Designing a Project Lifecycle with Contracts and Constraints
Note: this blog post is adapted from a lightning talk given at a meeting of Boston Devops on Thursday, March 24th, 2016, the slides from which are available.
Why contracts and constraints?
Put simply, it’s possible to deliver software in a rapid, predictable manner by establishing contracts with developers, and constraining what projects should look like to be considered supportable. This blog post talks primarily about a design pattern, and implementation of that design pattern using several common DevOps tools which each fit into a different stage of a continuously deployable workflow.
From the eyes of operations, a new project is “born” when developers first commit code (or for those practicing test-driven development, when QA first commits tests). From the moment of this first checkin, there is a productivity gap: development and QA aren’t having any automation run against their code. Operationally, this code does not yet exist, as it hasn’t been onboarded into any workflow. The primary goal of this design pattern is to minimize that productivity gap by minimizing the time taken to build automation around a new project.

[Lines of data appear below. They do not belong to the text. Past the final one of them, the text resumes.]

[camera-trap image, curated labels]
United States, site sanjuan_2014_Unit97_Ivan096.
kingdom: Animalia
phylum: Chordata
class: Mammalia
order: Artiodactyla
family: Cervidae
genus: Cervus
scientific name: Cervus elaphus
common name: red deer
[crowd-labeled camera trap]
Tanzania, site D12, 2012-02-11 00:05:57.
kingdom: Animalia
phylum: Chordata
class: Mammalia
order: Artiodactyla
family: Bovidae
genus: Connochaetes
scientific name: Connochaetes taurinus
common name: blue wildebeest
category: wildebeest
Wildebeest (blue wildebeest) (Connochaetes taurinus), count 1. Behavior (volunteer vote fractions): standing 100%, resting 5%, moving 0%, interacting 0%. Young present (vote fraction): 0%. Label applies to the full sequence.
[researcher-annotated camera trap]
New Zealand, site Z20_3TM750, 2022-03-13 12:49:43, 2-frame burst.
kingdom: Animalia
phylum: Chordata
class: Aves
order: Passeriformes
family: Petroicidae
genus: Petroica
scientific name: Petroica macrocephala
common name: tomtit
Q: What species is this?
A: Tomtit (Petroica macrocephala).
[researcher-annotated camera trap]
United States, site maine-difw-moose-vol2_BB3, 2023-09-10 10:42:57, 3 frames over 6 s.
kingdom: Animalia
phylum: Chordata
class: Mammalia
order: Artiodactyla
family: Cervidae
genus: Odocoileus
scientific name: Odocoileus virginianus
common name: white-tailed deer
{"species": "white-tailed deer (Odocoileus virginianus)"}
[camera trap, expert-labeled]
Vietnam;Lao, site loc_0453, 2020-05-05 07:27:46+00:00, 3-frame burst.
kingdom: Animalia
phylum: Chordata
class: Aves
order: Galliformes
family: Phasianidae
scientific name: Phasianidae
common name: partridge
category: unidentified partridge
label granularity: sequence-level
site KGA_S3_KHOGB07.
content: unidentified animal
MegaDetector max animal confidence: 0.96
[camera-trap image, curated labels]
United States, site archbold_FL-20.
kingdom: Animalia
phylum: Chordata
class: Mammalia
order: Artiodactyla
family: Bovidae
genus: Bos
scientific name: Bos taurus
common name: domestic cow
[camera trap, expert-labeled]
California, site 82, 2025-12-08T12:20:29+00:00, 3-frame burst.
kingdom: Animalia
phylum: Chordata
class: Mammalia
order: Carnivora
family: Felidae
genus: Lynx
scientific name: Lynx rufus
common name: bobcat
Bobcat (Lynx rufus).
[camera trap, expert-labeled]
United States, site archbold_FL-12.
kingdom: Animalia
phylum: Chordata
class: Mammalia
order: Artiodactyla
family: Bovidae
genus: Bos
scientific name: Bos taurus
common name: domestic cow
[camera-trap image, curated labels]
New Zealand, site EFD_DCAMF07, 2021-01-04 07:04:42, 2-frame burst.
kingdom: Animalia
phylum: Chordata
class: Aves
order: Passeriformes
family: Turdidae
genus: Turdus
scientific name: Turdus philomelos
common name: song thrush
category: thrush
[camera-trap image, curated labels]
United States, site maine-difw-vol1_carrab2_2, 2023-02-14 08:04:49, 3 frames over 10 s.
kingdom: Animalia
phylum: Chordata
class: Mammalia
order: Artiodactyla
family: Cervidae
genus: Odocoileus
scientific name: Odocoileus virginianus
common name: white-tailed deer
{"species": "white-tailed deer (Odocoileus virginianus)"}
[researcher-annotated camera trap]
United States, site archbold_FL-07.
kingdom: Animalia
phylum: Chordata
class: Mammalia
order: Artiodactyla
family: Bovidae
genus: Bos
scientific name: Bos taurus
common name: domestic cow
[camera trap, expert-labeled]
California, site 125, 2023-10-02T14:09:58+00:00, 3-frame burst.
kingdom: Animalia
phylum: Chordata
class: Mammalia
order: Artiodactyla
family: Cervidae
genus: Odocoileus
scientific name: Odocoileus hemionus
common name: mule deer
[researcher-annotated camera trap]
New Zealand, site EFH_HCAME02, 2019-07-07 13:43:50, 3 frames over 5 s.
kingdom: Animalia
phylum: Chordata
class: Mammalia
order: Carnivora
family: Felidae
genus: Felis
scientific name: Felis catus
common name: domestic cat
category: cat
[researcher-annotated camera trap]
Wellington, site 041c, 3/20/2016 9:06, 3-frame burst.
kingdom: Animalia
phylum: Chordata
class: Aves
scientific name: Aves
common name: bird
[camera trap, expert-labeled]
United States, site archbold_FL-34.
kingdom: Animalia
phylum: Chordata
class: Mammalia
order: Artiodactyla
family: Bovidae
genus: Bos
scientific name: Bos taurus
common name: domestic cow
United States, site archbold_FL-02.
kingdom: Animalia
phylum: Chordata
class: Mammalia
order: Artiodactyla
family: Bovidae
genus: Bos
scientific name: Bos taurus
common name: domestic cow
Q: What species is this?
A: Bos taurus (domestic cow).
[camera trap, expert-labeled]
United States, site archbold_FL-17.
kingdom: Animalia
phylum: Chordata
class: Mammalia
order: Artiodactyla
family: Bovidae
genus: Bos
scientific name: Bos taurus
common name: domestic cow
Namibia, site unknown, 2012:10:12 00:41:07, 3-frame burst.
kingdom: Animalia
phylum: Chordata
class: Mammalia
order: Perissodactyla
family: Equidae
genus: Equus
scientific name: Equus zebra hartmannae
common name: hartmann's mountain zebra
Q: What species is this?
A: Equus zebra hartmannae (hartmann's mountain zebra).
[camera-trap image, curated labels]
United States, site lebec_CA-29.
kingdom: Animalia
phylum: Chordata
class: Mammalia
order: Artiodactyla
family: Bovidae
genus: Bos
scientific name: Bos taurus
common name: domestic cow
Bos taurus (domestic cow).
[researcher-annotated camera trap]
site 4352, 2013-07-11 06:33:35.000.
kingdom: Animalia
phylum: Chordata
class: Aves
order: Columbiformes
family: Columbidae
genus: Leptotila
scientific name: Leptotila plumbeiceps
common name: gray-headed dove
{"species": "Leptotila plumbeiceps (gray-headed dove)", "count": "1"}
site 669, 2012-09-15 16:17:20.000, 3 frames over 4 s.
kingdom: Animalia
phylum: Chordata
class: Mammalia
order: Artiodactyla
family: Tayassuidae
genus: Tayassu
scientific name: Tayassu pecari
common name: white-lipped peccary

There are four goals which drive the pattern:
- Defaults should be sane. Development should not have to assume that a default deployment will give them insufficient resources to run their application. On the other end of the spectrum, developers shouldn’t come to operations with a request that their project be run on extra-large cloud instances “just in case” performance turns out to be subpar.
- Componentize everything. Any logic implemented for one particular project, in a way which cannot be easily reused by other projects, is probably being implemented incorrectly.
- Deployments should look and feel consistent. This makes code reuse relatively straightforward. Additionally, it helps to make infrastructure supportable by reducing the amount of knowledge sharing and cross-training required to effectively participate in a project lifecycle.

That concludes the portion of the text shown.